# Aim
Starting with the line that contains "What is the physical" and going on through the end of the records below, turn each nonblank line into a row of a Markdown table. Use the columns Row and Text, and number the rows from 1.

# Exercise inputs
--
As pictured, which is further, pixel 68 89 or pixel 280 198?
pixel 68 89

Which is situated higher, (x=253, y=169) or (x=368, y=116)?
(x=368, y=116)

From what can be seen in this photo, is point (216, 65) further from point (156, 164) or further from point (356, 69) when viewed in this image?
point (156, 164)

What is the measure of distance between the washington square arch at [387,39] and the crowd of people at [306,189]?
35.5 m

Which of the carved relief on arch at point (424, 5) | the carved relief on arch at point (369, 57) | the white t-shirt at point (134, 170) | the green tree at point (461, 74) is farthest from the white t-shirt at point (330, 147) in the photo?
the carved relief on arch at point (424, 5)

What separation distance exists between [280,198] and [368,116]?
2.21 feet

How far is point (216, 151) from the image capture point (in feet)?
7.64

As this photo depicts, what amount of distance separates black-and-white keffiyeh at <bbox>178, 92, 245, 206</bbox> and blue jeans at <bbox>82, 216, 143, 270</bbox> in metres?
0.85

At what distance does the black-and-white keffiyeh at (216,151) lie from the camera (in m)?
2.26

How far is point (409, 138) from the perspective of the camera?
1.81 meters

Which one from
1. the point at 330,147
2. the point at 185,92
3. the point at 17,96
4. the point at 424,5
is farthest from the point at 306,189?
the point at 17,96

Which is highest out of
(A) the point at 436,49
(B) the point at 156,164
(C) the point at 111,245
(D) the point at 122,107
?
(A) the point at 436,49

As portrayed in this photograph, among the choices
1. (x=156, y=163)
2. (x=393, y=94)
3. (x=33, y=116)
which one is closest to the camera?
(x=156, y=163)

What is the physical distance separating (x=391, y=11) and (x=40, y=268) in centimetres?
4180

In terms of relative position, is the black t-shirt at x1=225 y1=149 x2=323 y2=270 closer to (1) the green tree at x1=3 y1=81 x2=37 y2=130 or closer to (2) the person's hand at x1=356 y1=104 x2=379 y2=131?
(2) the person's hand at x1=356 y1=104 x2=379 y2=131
--
# Exercise result
| Row | Text |
|---|---|
| 1 | What is the physical distance separating (x=391, y=11) and (x=40, y=268) in centimetres? |
| 2 | 4180 |
| 3 | In terms of relative position, is the black t-shirt at x1=225 y1=149 x2=323 y2=270 closer to (1) the green tree at x1=3 y1=81 x2=37 y2=130 or closer to (2) the person's hand at x1=356 y1=104 x2=379 y2=131? |
| 4 | (2) the person's hand at x1=356 y1=104 x2=379 y2=131 |